5 de Enero de 2025
Evangelio según JUAN 1, 1-18

Al principio ya existía la Palabra y la palabra se dirigía a Dios y la Palabra era Dios. Ella al principio se dirigía a Dios.
Mediante ella existió todo, sin ella no existió cosa alguna de lo que existe.
Ella contenía vida y la vida era la luz del hombre: esa luz brilla en la tiniebla y la tiniebla no la ha apagado.
Apareció un hombre enviado de parte de Dios, su nombre era Juan; éste vino para un testimonio, para dar testimonio de la luz, de modo que, por él, todos llegasen a creer. No era él la luz, vino sólo para dar testimonio de la luz.
Era ella la luz verdadera, la que ilumina a todo hombre llegando al mundo.
En el mundo estaba y, aunque el mundo existió mediante ella, el mundo no la reconoció. Vino a su casa, pero los suyos no la acogieron.
En cambio, a cuantos la han aceptado, los ha hecho capaces de hacerse hijos de Dios: a esos que mantienen la adhesión a su persona; los que no han nacido de mera sangre derramada ni por designio de un mortal ni por designio de un hombre, sino que han nacido de Dios.
Así que la Palabra se hizo hombre, acampó entre nosotros y hemos contemplado su gloria -la gloria que un hijo único recibe de su padre-: plenitud de amor y lealtad.
Juan da testimonio de él y sigue gritando:
– Éste es de quien yo dije: «El que llega detrás de mí estaba ya presente antes que yo, porque existía primero que yo».
La prueba es que de su plenitud todos nosotros hemos recibido: un amor que responde a su amor.

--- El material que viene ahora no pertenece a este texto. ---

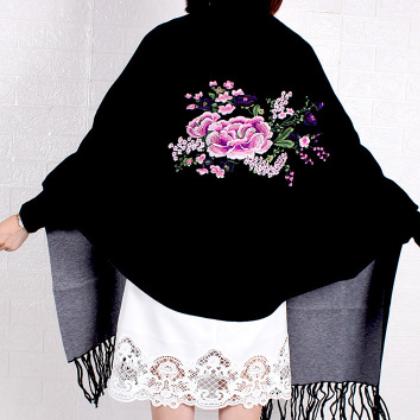 定制批发女士双面披肩刺绣图案长款带袖披肩仿羊绒围巾斗篷外套
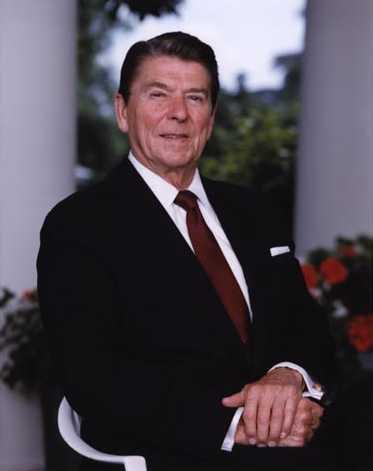 President_Reagan_posing_outside_the_oval_office_1983.jpg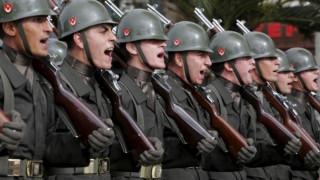 Γερμανία: Η Τουρκία κατασκοπεύει πρώην δικούς της στρατιωτικούς;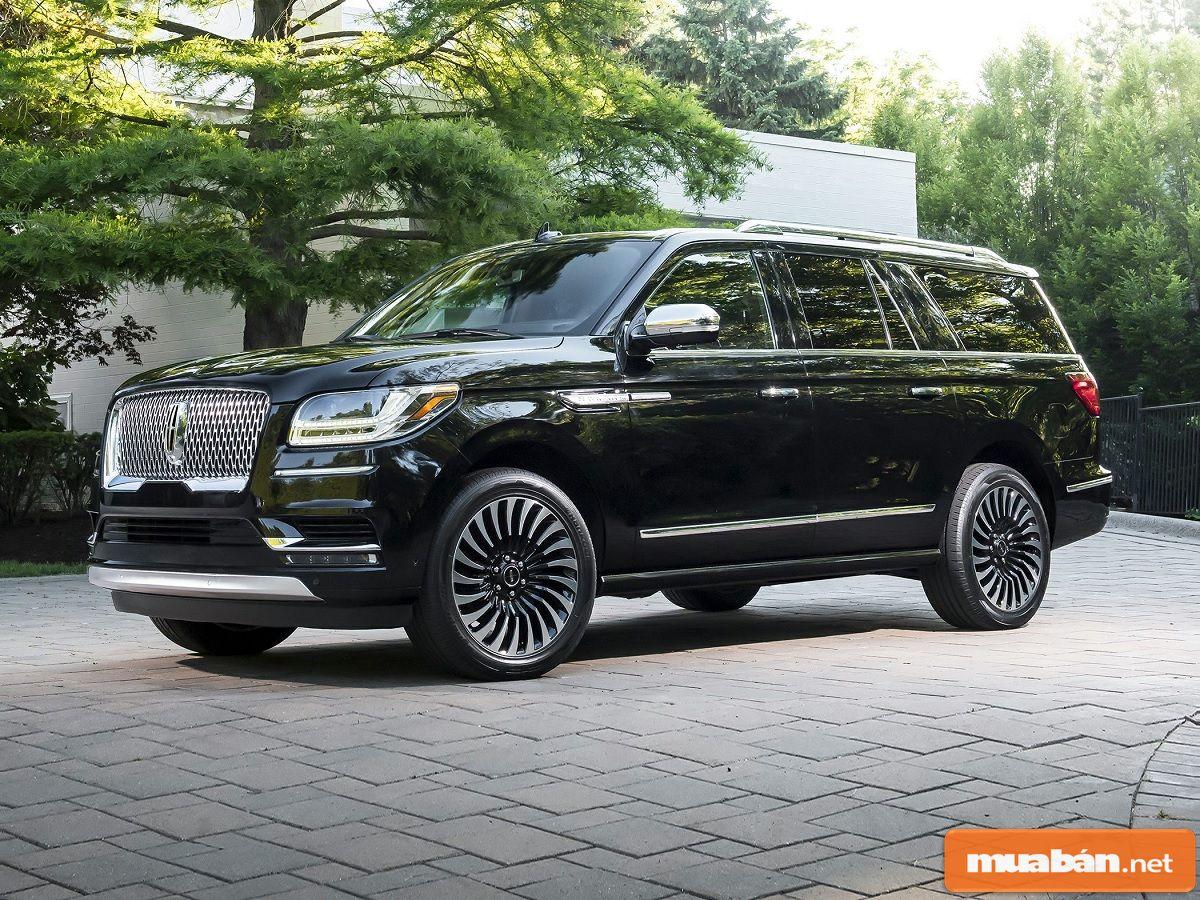Một số SUV kéo dài điển hình như Lincoln Navitator L, Cadillac Escalade ESV…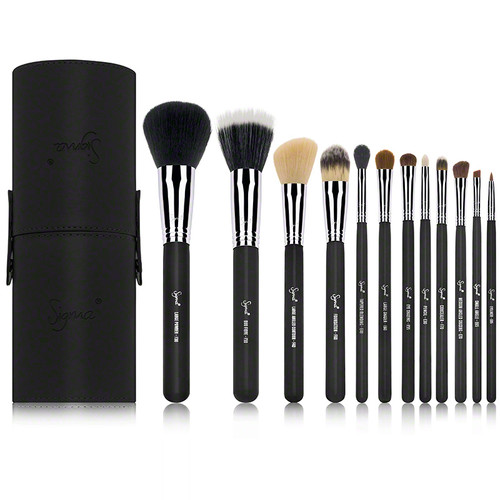 Essential Kit - Make Me Classy - Black (13 piece)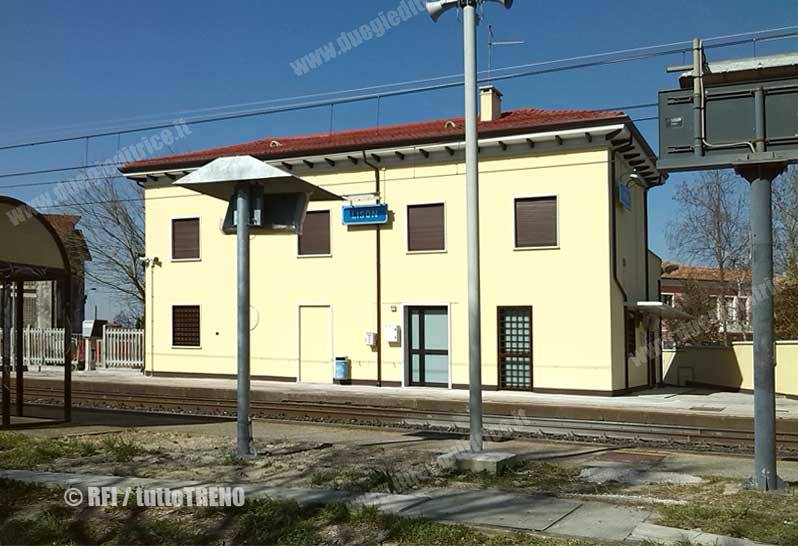 RFIFermataLison-Portogruaro-2015-03-10-fotoRFI-tuttoTRENO-wwwduegieditriceit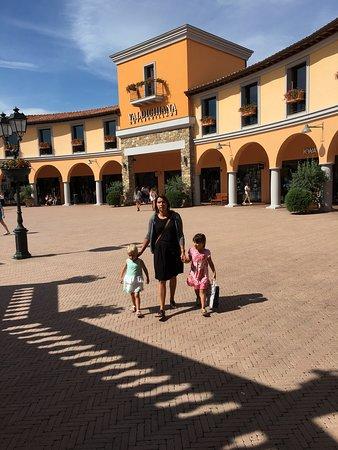 Valdichiana Outlet Village : Plein in het outletcentrum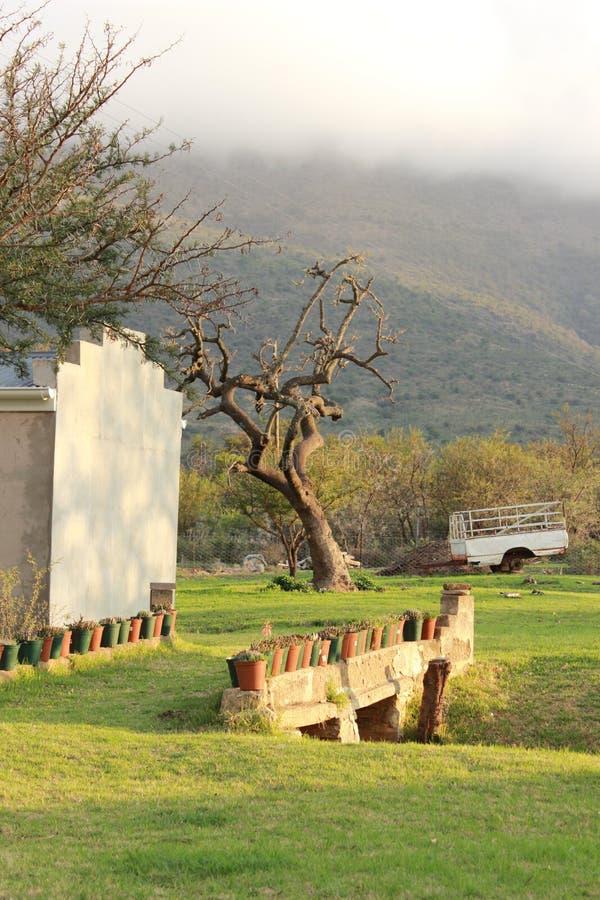 Widok górski od gospodarstwo rolne domu fotografia stock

Porque la Ley se dio por medio de Moisés; el amor y la lealtad han existido por medio de Jesús Mesías.

Vino a su casa, pero los suyos no la acogieron.

¿Cómo redescubrir con fe renovada el misterio que se encierra en Jesús? ¿Cómo recuperar su novedad única e irrepetible? En Jesús ha ocurrido algo desconcertante. Juan lo dice con términos muy cuidados: «la Palabra de Dios se ha hecho carne». Dios se nos ha querido comunicar, no a través de revelaciones o apariciones, sino encarnándose en la humanidad de Jesús. No se ha «revestido» de carne, no ha tomado la «apariencia» de un ser humano. Dios se ha hecho realmente carne débil, frágil y vulnerable como la nuestra.

Los cristianos no creemos en un Dios aislado e inaccesible, encerrado en su Misterio impenetrable. Nos podemos encontrar con él en un ser humano como nosotros. No hemos de buscarlo fuera de nuestra vida. Lo encontramos hecho carne en Jesús. Él es para nosotros el rostro humano de Dios. En su proyecto descubrimos el proyecto del Padre.
Todo esto lo hemos de entender de manera viva y concreta. La sensibilidad de Jesús para acercarse a los enfermos, curar sus males y aliviar su sufrimiento, nos descubre cómo nos mira Dios cuando no ve sufrir, y cómo nos quiere ver actuar con los que sufren. La acogida amistosa de Jesús a pecadores, prostitutas e indeseables nos manifiesta cómo nos comprende y perdona, y cómo nos quiere ver perdonar a quienes nos ofenden.
En estos tiempos en que no pocos creyentes viven su fe sin saber qué creer ni en quién confiar, nada hay más importante que poner en el centro de las comunidades cristianas a Jesús como rostro humano de Dios.